**Extrait du document:**
• • •
1. Vous êtes vraiment très gentils de m’accueillir avec vos chants, avec des cadeaux, avec la joie de votre coeur. En vous disant merci, je suis dans la joie, moi aussi, parce que les enfants savent dire simplement les choses vraies, et ils savent faire plaisir! Votre chant de bienvenue m’a fait très plaisir: vous y avez chanté votre «joli pays», votre «dear island»; eh bien, depuis mon arrivée chez vous, je trouve votre «île multicolore» vraiment jolie, et aussi les Mauriciens bien sympathiques.

2. En résumant les milliers de lettres que vous m’avez écrites, vous avez dit aussi des choses graves. Elles me touchent, parce qu’elles traduisent des souffrances qui rendent certains d’entre vous tristes. Je vais prier pour vos familles et pour vous, comme vous me l’avez demandé. Et puis, je vous dis aussi que vous-mêmes vous pouvez faire beaucoup, par votre sourire, par votre manière de rendre service, par votre affection, par votre prière; comme cela, vous aidez aussi les grands à être un peu plus heureux.

3. D’ailleurs, votre porte-parole a bien montré que vous pensez aux gens malheureux dans le monde entier. Votre coeur a mal quand vous entendez parler de la guerre, quand vous voyez les malades, les pauvres, ceux qui ont faim, et des enfants orphelins. Priez avec moi pour la paix, pour que les malheurs cessent, pour que les blessures soient guéries. Mais ici aussi, je vous demande de commencer à faire vous-mêmes la paix, là où vous êtes; en grandissant, devenez des artisans de paix; vous savez que Jésus a dit qu’ils seront heureux!

4. Vous m’avez appelé «le pèlerin de la paix». Oui, je voudrais l’être partout où je vais, parce que Jésus, au moment où il allait donner sa propre vie pour le monde, nous a donné la paix profonde qui n’a jamais quitté son coeur plein d’amour, son coeur de Fils de Dieu et de Frères des hommes.

Merci pour vos voeux d’anniversaire. Cela fait onze ans aujourd’hui que j’ai reçu la mission de succéder à saint Pierre, l’Apôtre à qui Jésus a demandé d’affermir la foi de ses frères. En réponse à vos voeux, je vous demande de continuer fidèlement à mieux connaître Jésus Christ, à bien vous préparer à le recevoir dans l’Eucharistie, à prier chaque jour, à montrer autour de vous votre joie d’être chrétiens.

5. Avant de vous quitter, je voudrais dire cordialement merci aux prêtres des deux paroisses de Curepipe, ainsi qu’à Monsieur le Maire, parce qu’ils m’ont très aimablement accueilli et qu’ils ont bien organisé notre rencontre. Et je salue cordialement vos parents, vos catéchistes, les responsables de vos mouvements, et les aînés qui vous accompagnent ici. En pensant à tout ce dont nous avons parlé, nous allons réciter ensemble la prière du Seigneur, le Notre Père.
• • •
**Section des données:**
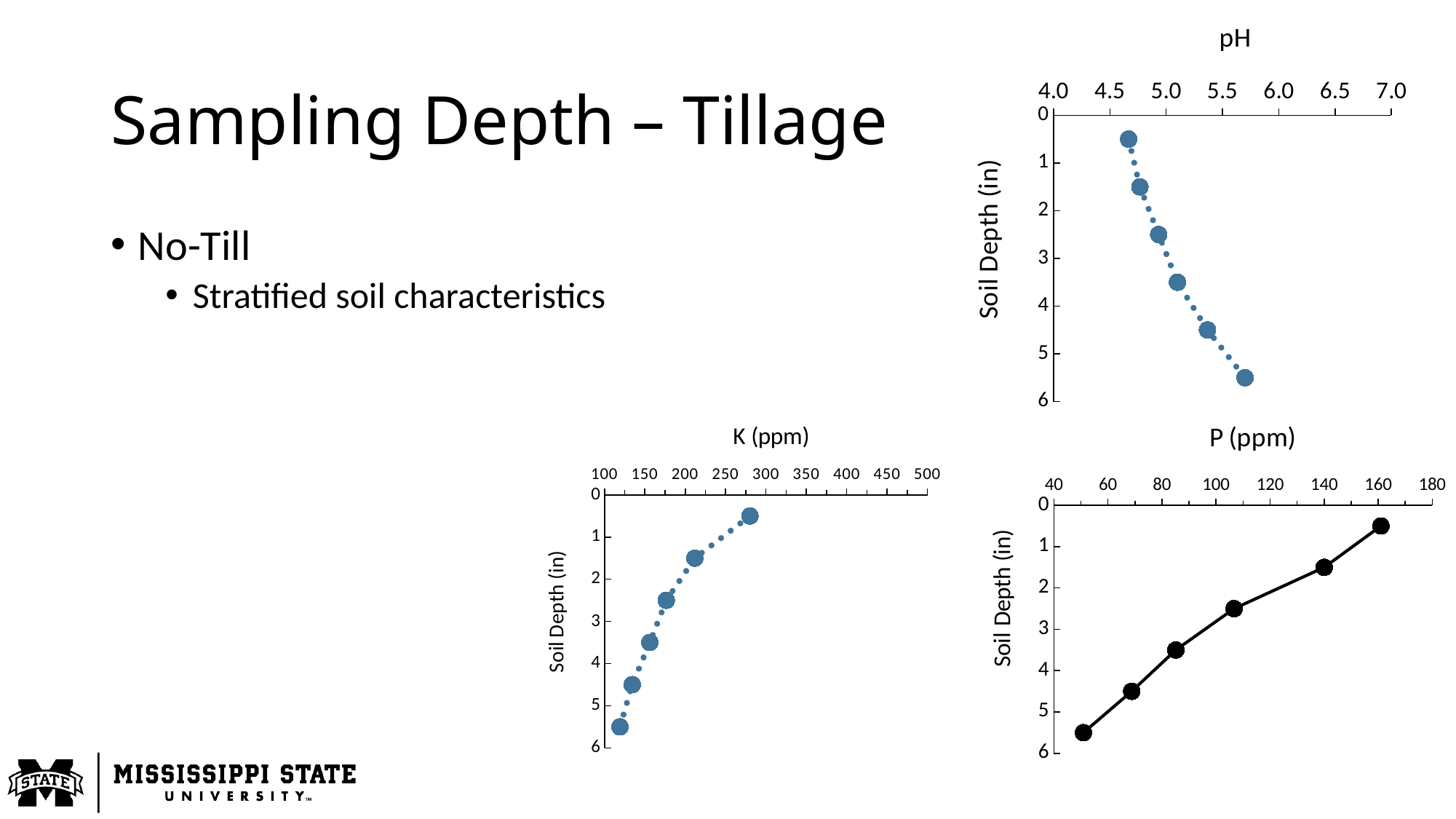
How many data points are plotted on the P (ppm) chart? 6 On the P (ppm) chart, is the P value at a soil depth of 5.5 in greater or less than 60? less On the K (ppm) chart, is the K value at a soil depth of 5.5 in greater or less than 150? less What kind of chart is the pH chart? scatter chart On the K (ppm) chart, at which soil depth is the K value highest? 0.5 in On the pH chart, is the pH value at a soil depth of 0.5 in greater or less than 5.0? less On the P (ppm) chart, does the P value rise or fall as soil depth increases? fall On the P (ppm) chart, which has the larger P value: the point at 1.5 in depth or the point at 3.5 in depth? 1.5 in On the pH chart, does the pH value rise or fall as soil depth increases? rise How many data points are plotted on the K (ppm) chart? 6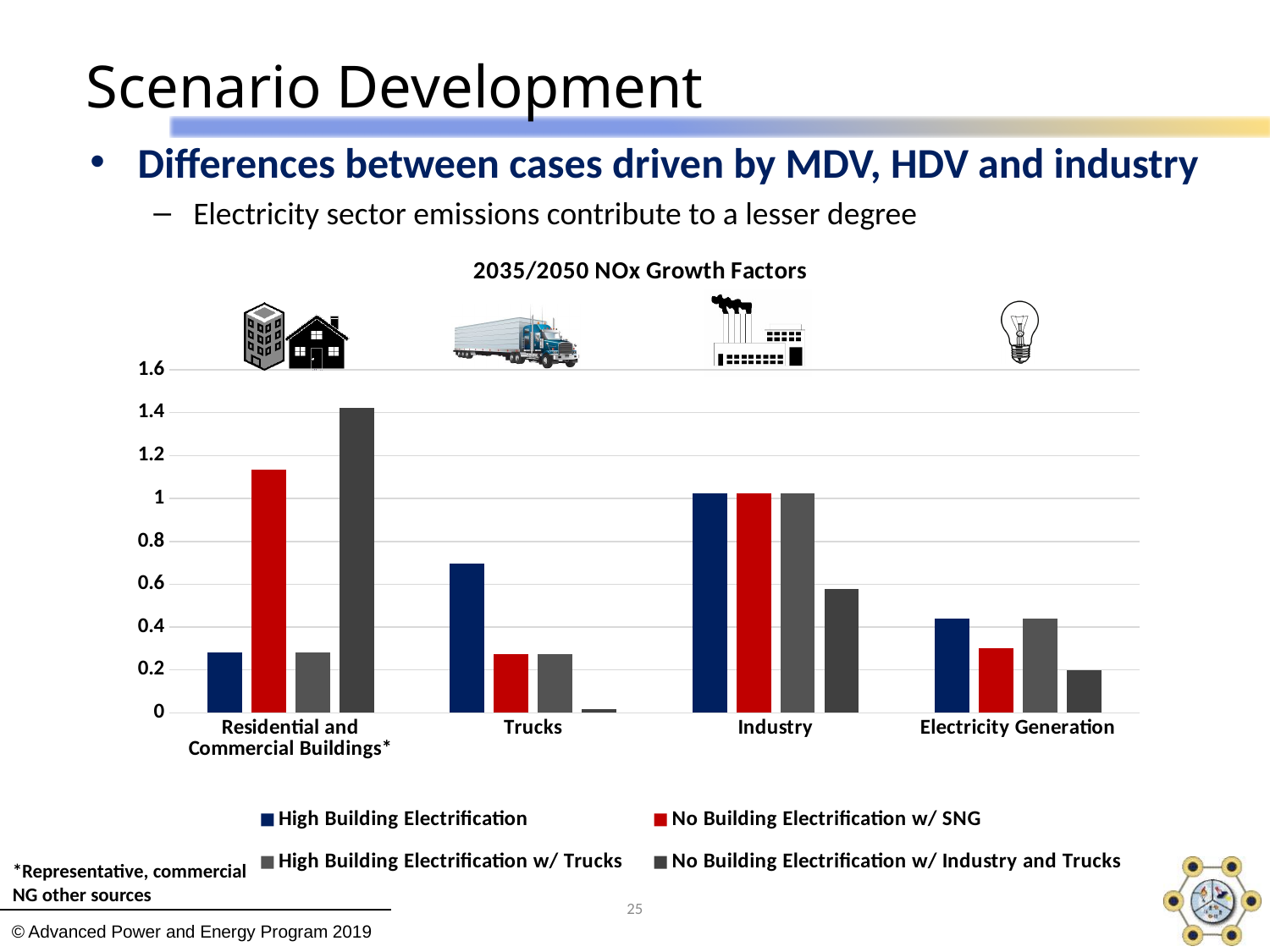
How many categories are shown on the x axis of the chart? 4 What is the title of the chart? 2035/2050 NOx Growth Factors Is the value for No Building Electrification w/ Industry and Trucks in Residential and Commercial Buildings* greater or less than 1.2? greater Is the value for No Building Electrification w/ SNG in Electricity Generation greater or less than 0.4? less Which series is shown in red in the chart's legend? No Building Electrification w/ SNG Which category has the highest value for the No Building Electrification w/ Industry and Trucks series? Residential and Commercial Buildings* Which category has the lowest value for the No Building Electrification w/ Industry and Trucks series? Trucks In the Residential and Commercial Buildings* category, which is larger: the No Building Electrification w/ SNG value or the High Building Electrification value? No Building Electrification w/ SNG How many series does the chart's legend list? 4 What kind of chart is shown on the slide? bar chart Is the value for No Building Electrification w/ Industry and Trucks in Industry greater or less than 0.8? less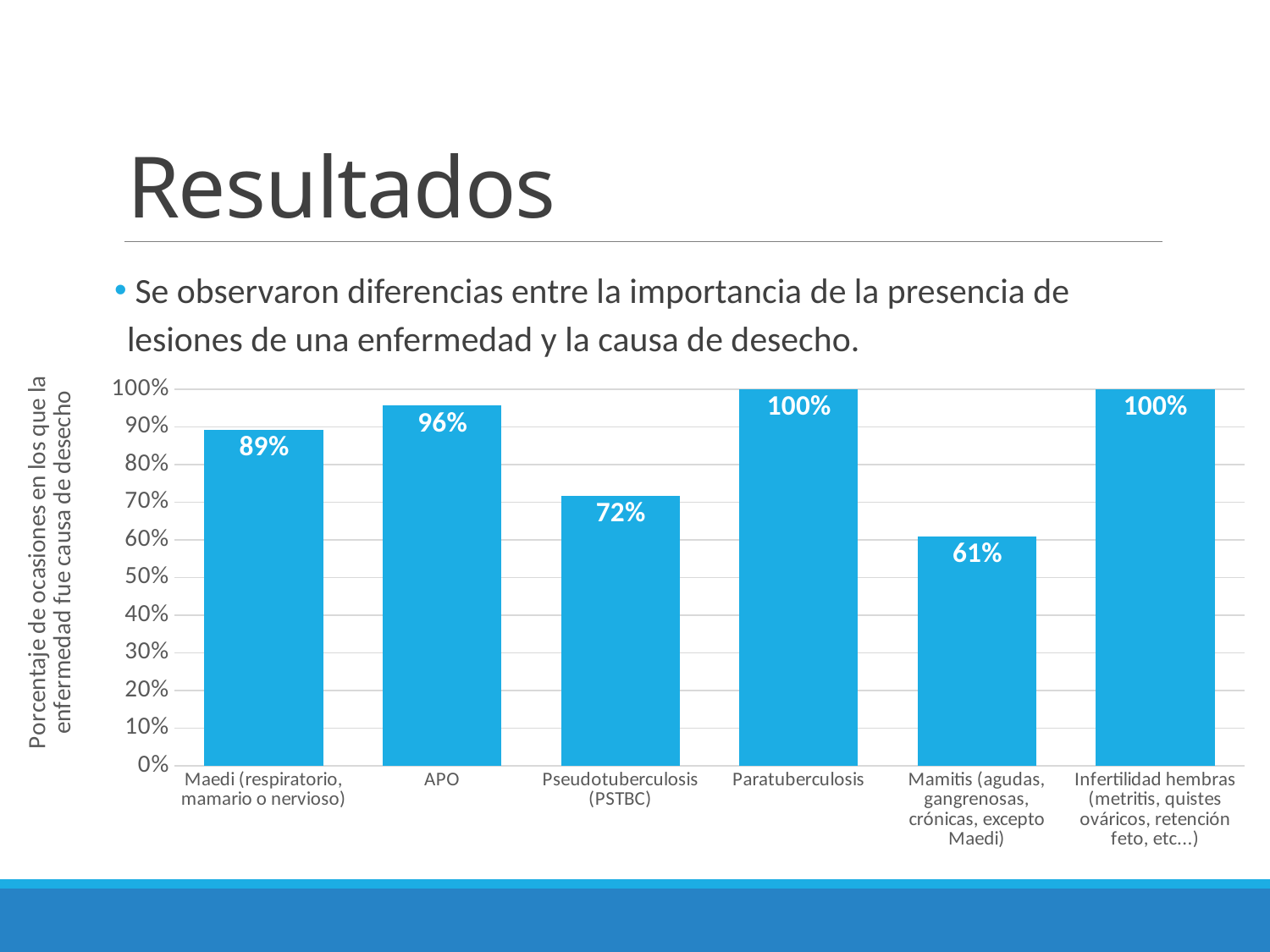
Which category has the lowest value? Mamitis (agudas, gangrenosas, crónicas, excepto Maedi) How many categories are shown on the x axis? 6 What is the value for Paratuberculosis? 100% Which is larger, the value for APO or the value for Maedi (respiratorio, mamario o nervioso)? APO How many categories have a value of 100%? 2 Is the value for Mamitis (agudas, gangrenosas, crónicas, excepto Maedi) greater or less than 70%? less What is the value for APO? 96% What is the value for Maedi (respiratorio, mamario o nervioso)? 89% What is the difference between the values for APO and Mamitis (agudas, gangrenosas, crónicas, excepto Maedi)? 35% What is the value for Pseudotuberculosis (PSTBC)? 72% What kind of chart is shown on the slide? bar chart What is the difference between the values for Maedi (respiratorio, mamario o nervioso) and Pseudotuberculosis (PSTBC)? 17%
• • •
**Votre consigne:** D'après l'extrait du document, qui est remercié pour l'accueil et pour l'organisation de la rencontre ?

**Corrigé de l'exercice:** Les prêtres des deux paroisses de Curepipe et Monsieur le Maire.